Na linha de frente, a professora
primária Zohra Saltani, que, aos
28 anos, é uma exceção na sociedade de Cabul por ser solteira e
sem filhos ou vontade de tê-los.
""Gosto de dar aulas. Quando o
Taleban fechou as escolas para
professoras e para as meninas, em
1996, vi que deveria fazer algo."
Por fazer algo entenda-se abrigar até 70 meninas em aulas secretas, cinco dias por semana, numa jornada que se estendia das 8h
às 16h, com uma hora de almoço.
Esconder tal movimento infantil obrigou Saltani a procurar ajuda de seu amigo Mohammed Zaheb, 23. Estava incorrendo agora
em dois crimes: educar meninas e
falar com um homem que não era
de sua família. ""Zaheb conhecia o
dono do bloco, e isso ajudou a
melhorar as coisas. Uma vez, o
mulá do bairro citou minha escola na pregação de sexta. Tivemos
de juntar 20 mil afeganis (cerca de
US$ 4) para ele esquecer o assunto", conta Zohra, insinuando que
a retidão do Taleban não era assim tão pura.

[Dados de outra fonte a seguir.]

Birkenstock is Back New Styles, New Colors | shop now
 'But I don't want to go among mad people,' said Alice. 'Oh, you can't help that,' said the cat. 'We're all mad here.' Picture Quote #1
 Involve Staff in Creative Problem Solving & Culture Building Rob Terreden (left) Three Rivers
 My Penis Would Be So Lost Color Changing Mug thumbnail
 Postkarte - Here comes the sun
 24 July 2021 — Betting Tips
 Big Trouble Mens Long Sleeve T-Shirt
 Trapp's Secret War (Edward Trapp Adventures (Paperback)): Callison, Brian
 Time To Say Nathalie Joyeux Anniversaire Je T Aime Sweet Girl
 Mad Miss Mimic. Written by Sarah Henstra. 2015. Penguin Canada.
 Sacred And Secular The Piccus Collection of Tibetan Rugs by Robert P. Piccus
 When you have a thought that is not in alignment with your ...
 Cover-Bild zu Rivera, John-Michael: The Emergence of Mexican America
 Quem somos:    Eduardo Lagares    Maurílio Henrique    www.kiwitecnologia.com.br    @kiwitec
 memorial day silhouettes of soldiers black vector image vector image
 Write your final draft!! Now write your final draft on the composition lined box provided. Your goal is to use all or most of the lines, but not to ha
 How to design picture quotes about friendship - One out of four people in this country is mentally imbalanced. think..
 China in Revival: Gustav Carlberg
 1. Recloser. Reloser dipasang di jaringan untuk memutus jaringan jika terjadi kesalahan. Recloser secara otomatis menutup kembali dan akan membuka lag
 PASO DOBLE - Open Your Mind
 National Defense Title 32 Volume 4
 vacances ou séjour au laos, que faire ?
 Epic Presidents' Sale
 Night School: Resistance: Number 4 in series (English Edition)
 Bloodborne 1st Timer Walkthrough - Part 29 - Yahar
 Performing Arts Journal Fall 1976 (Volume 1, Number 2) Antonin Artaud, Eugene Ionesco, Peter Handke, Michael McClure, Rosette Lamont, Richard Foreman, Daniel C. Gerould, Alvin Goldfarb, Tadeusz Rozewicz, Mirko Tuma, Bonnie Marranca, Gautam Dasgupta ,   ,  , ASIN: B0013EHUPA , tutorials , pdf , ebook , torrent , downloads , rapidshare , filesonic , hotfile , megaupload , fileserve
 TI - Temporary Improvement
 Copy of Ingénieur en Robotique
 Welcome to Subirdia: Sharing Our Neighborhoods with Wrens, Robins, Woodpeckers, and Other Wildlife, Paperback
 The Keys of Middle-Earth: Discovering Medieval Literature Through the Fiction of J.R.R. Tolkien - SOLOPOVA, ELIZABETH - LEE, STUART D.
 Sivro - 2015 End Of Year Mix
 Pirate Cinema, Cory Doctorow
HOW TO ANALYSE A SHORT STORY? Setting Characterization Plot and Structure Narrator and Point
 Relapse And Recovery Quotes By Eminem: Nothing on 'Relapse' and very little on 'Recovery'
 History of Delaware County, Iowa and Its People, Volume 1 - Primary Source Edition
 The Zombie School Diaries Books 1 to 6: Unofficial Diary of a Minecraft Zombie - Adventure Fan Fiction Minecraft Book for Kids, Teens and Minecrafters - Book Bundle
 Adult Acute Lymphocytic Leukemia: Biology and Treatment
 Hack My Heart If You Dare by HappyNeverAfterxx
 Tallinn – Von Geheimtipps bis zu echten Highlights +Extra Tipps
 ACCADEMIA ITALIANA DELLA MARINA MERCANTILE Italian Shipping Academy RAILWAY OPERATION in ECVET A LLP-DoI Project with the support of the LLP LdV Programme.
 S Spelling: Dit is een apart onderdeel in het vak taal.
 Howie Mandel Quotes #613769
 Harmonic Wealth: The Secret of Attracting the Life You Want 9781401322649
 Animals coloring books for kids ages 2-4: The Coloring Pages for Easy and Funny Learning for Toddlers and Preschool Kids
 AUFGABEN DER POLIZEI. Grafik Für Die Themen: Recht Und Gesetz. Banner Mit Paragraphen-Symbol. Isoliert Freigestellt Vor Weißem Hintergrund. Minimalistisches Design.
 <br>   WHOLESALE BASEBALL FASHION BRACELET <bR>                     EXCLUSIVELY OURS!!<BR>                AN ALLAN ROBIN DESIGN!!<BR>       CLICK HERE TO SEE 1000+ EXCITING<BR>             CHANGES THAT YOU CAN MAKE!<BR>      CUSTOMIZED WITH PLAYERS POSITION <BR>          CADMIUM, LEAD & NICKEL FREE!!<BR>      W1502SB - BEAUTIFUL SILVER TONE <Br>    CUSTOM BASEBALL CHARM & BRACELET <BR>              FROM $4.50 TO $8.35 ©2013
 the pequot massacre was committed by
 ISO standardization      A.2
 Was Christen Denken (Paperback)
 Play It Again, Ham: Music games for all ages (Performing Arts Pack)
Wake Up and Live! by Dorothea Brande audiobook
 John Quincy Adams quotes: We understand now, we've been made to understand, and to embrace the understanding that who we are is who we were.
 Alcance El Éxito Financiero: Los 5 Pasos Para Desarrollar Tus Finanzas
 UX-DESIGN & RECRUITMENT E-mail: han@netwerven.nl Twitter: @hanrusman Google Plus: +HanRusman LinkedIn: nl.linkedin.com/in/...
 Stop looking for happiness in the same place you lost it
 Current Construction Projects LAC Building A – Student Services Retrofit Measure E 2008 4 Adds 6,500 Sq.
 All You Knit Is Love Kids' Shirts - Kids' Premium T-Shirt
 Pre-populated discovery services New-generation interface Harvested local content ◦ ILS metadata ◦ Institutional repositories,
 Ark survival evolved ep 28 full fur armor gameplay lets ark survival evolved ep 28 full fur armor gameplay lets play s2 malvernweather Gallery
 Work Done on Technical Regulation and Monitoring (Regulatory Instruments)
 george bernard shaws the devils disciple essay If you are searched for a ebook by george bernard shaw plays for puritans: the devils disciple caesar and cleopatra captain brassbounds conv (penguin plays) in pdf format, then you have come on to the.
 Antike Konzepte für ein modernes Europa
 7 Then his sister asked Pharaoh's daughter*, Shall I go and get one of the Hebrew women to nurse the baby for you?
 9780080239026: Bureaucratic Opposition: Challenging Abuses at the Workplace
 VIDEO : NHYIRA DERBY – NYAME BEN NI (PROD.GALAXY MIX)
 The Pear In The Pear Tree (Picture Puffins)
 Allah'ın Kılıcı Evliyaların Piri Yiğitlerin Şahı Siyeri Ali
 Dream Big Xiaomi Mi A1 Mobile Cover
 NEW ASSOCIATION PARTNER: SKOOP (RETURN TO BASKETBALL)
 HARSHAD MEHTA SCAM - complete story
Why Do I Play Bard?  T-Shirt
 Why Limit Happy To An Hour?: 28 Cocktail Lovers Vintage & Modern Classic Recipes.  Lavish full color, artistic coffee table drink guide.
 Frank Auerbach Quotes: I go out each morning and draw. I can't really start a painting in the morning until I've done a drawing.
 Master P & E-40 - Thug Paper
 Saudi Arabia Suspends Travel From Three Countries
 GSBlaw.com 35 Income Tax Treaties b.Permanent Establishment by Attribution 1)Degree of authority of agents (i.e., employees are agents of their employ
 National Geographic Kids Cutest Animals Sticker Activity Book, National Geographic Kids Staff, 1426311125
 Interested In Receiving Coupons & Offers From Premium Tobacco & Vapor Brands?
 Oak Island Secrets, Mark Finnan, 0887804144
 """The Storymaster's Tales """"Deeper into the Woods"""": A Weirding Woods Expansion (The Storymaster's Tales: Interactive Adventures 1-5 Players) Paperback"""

Dono do bloco é o jeito como os
moradores de Cabul chamam um
misto de zelador e síndico dos
prédios de apartamentos de estilo
soviético. Daquela época, a década de 1980, conservam a mania de
se meter em todos os assuntos dos
vizinhos e cobrar ""taxas" para
quase tudo, inclusive esconder escolas femininas.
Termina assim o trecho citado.